Reproduce verbatim the portion of the clinical study excerpt between "The mortality rate" and "all the patients.", inclusive.

Selected extract Start Marker

The mortality rate in our series was 30.4% after a mean follow-up of 3.6 years, which is higher than other series reported from India. [5] Most of the patients who died were referred late with advanced disease in a critical state, either having established renal failure or over­whelming infections. However, during the past 20 years, new therapeutic approaches, inclu­ding the use of cytotoxic agents and better management of infections, have improved renal survival rates, which have reached 80% at ten years in the best of centers. [1],[2]

Our study does have some limitations, and the results should be interpreted in light of these. The diagnostic and therapeutic modali­ties offered to these children may not have been optimum due to various constraints. Renal biopsy could not be carried out in all the patients.

Selected extract End Marker
Information Start Marker

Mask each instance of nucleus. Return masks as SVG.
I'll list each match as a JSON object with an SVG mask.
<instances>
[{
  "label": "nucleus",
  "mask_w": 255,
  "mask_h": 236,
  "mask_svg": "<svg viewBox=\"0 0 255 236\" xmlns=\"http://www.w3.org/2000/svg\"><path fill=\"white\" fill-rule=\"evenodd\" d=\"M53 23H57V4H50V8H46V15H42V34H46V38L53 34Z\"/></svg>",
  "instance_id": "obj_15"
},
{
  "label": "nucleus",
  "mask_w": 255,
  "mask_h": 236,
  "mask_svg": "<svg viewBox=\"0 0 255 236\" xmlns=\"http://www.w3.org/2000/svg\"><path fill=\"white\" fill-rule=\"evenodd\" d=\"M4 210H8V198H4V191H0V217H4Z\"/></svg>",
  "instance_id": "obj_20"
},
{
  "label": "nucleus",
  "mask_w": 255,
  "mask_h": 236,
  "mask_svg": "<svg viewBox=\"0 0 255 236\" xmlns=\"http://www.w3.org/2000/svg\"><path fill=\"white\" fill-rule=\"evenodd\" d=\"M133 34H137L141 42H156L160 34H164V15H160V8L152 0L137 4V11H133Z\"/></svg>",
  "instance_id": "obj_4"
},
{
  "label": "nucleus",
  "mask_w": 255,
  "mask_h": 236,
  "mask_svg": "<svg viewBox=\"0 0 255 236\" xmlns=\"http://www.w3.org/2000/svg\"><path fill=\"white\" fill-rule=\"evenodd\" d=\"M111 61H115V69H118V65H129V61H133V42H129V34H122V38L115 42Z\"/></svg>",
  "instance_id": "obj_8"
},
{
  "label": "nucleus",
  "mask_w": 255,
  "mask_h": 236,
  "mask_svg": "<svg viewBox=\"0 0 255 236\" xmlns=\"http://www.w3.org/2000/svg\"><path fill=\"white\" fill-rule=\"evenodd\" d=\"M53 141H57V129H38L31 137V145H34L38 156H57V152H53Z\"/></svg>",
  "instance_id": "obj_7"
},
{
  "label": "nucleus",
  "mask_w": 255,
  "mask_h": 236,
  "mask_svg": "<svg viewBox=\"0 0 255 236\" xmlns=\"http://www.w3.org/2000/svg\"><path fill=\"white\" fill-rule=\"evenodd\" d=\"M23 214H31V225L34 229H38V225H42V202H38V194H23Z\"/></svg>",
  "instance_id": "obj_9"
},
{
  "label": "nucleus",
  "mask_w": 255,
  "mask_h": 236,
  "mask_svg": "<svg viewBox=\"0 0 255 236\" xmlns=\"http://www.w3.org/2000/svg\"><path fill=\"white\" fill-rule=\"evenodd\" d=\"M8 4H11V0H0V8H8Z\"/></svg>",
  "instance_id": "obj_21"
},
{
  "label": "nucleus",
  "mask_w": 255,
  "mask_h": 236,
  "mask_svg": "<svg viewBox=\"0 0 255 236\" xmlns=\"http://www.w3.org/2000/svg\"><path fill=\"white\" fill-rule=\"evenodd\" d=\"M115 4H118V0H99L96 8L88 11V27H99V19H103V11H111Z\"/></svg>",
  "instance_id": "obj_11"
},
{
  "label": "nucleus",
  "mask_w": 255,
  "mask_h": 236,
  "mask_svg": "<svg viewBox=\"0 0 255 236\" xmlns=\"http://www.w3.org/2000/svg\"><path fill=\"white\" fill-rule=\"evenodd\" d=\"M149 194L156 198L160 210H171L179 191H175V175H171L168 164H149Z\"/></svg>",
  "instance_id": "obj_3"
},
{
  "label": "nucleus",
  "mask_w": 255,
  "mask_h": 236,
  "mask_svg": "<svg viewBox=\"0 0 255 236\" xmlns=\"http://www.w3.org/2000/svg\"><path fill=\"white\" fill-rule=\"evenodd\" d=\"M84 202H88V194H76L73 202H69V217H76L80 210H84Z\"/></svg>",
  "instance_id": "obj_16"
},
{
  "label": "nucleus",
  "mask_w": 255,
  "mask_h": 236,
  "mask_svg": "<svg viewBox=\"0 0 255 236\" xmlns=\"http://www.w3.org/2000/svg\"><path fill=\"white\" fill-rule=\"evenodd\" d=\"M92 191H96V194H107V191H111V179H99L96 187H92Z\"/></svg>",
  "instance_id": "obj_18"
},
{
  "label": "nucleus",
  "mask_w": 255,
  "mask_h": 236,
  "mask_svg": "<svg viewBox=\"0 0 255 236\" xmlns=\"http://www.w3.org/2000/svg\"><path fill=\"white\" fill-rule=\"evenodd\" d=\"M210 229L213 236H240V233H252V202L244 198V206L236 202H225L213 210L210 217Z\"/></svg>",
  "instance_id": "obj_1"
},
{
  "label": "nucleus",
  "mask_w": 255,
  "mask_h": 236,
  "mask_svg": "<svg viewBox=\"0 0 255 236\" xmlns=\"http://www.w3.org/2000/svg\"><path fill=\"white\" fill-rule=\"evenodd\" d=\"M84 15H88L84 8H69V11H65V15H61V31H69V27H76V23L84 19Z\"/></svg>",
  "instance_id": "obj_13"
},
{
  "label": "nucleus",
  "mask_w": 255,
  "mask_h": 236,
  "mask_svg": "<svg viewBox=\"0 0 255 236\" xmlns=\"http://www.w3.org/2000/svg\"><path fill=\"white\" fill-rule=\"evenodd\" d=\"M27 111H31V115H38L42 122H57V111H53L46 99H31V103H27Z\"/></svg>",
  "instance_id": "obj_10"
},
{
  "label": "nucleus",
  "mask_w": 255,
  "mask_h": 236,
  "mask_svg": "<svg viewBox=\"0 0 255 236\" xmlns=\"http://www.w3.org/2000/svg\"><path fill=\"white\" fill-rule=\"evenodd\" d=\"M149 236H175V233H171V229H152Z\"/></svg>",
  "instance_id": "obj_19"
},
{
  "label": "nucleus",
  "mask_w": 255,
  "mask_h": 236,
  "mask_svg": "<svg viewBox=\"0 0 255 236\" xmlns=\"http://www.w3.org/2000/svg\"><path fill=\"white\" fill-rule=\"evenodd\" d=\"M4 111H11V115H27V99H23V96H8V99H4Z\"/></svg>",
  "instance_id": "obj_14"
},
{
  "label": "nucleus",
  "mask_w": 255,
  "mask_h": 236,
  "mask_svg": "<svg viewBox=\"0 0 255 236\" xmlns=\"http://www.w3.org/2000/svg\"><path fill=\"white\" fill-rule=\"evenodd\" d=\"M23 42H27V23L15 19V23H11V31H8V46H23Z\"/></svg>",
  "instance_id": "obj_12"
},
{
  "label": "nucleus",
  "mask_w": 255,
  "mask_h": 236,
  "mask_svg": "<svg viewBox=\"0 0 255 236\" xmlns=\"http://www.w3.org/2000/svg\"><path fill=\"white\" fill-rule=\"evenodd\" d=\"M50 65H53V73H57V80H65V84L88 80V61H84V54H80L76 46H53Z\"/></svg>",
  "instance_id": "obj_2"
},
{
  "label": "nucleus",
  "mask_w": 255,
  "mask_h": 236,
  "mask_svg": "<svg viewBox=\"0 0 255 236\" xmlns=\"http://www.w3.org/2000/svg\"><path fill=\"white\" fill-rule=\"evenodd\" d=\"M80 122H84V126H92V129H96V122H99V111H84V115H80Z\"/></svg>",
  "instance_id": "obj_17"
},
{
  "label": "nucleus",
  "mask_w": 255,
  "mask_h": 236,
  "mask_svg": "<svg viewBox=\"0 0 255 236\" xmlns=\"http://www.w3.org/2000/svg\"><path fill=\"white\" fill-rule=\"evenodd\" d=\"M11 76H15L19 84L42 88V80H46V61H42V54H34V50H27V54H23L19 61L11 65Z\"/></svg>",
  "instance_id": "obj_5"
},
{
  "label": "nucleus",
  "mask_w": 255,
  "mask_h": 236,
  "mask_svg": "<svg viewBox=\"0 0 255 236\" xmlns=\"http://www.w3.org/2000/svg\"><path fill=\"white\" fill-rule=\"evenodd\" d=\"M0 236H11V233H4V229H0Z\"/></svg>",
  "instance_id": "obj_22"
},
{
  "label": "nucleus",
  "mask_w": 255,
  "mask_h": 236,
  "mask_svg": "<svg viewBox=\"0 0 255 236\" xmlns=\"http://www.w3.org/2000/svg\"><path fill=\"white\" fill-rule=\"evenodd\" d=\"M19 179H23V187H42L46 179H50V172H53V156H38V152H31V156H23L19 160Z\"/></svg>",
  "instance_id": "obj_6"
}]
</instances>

Information End Marker

Result for this exercise =>
The mortality rate in our series was 30.4% after a mean follow-up of 3.6 years, which is higher than other series reported from India. [5] Most of the patients who died were referred late with advanced disease in a critical state, either having established renal failure or over­whelming infections. However, during the past 20 years, new therapeutic approaches, inclu­ding the use of cytotoxic agents and better management of infections, have improved renal survival rates, which have reached 80% at ten years in the best of centers. [1],[2]

Our study does have some limitations, and the results should be interpreted in light of these. The diagnostic and therapeutic modali­ties offered to these children may not have been optimum due to various constraints. Renal biopsy could not be carried out in all the patients.